Dr. Andrews, the black Chief of Surgery, (on the right) reproves Dr. Kalu, the dark
surgical intern, (on the left) for playing the race card inappropriately. Kalu defends himself by arguing that the case he made—white doctors in that situation have been treated differently than he was—is true. Andrews says that isn’t a good enough excuse. “You stepped over a line,” he says. He doesn’t say what “the line” was, but he is about to.
Kalu defends himself again. He was just doing what was necessary to get his job back. He is right about that. Nothing less that threatening an embarrassing and unsuccessful appearance in court would have caused the hospital to settle. But that isn’t the line Dr. Andrews is talking about. He says that Kalu compromised his integrity. That is not something you ordinarily hear a victim of racism accused of, and very probably no one who is not black and not his superior at the hospital could have said it.
What did Kalu do wrong, according to Andrews? Kalu knew that the discipline he received had nothing at all to do with race, but he and his lawyer used race anyway, just as leverage. Then come two really important final steps. The first is this: “When you misrepresent racism for something it’s not….” Your punishment had nothing to do with racism and you knew that, but you said it did and you said that for your own advantage.
The second is this: “…it sets us back two steps.” Us. The differences between Dr. Andrews and Dr. Kalu, so far, have been that Andrews is Kalu’s immediate superior. Andrews is Chief Surgeon. Kalu is a resident in surgery. Kalu is a hothead and romantically involved with another resident. Andrews is not a hothead, and in his position, he couldn’t afford to be. And he knows the risks he runs by having a hot-tempered resident on his staff. We know about those differences. They have been clearly shown to us in previous episodes.
“Us” has not been clearly shown. “You and I,” Andrews is saying, “are people who have been and who will continue to be, subjected to racism. We have been making progress; slow and painful, step by step progress. And you have just set ‘us’ back two steps.”

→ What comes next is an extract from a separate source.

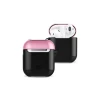 Newface Apple Airpods 2 (2.nesil) 3in1 Kılıf - Siyah-Pembe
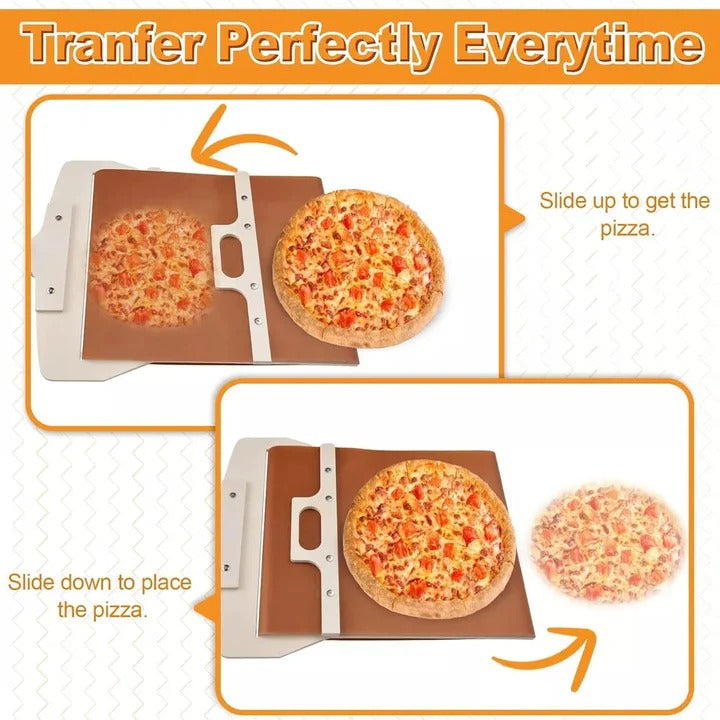 Wooden Sliding Pizza Peel for Easy Transfer and Baking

Andrews here addresses Kalu as a fellow black man. That’s what “us” means. It is hard enough to make any progress in undoing the knot of racism without some of the victims playing fast and loose with the truth. “The truth” here is given a very high place. “Making a dent in racism” is given a lesser place. If one is to be sacrificed to the other, is the the crusade against racism that is the give way and the truth of the matter to be preserved and it is especially the work of the black victims of racism to demand it.
Sexism and Racism
So…I don’t know. I’ve never seen these two liberal subplots running along side by side and then watch one change direction drastically while the other keeps on going. I suspect the marketing department at ABC knows something I don’t know. Do they have a liberal fan base and a conservative fan base and decided to give one subplot to each? Do they have one tribal fan base—racism, anti-racism, sexism, and anti-sexism are all tribal affiliations—and one judicious, let the facts speak for themselves fan base?
Surely not. If I were in marketing for ABC, I would certainly argue that the network is going to make more money pandering to the tribal affiliations–either one, let alone one for each– than to the judicious, above-it-all group.
Any ideas?
[1] This is a plot problem of sorts. No one is accused of having done what Dr. Kalu did, which was to physically assault another member of the hospital staff.
[2] The notion of “a smooth operator” in a hospital-based show is really asking for trouble, but there it is. The language will stand only so much twisting and bending.
[3] There is a nice moment, though, when Aoki, who is Japanese, asks Preston, who is white, if she really thinks Aoki is racist. Really?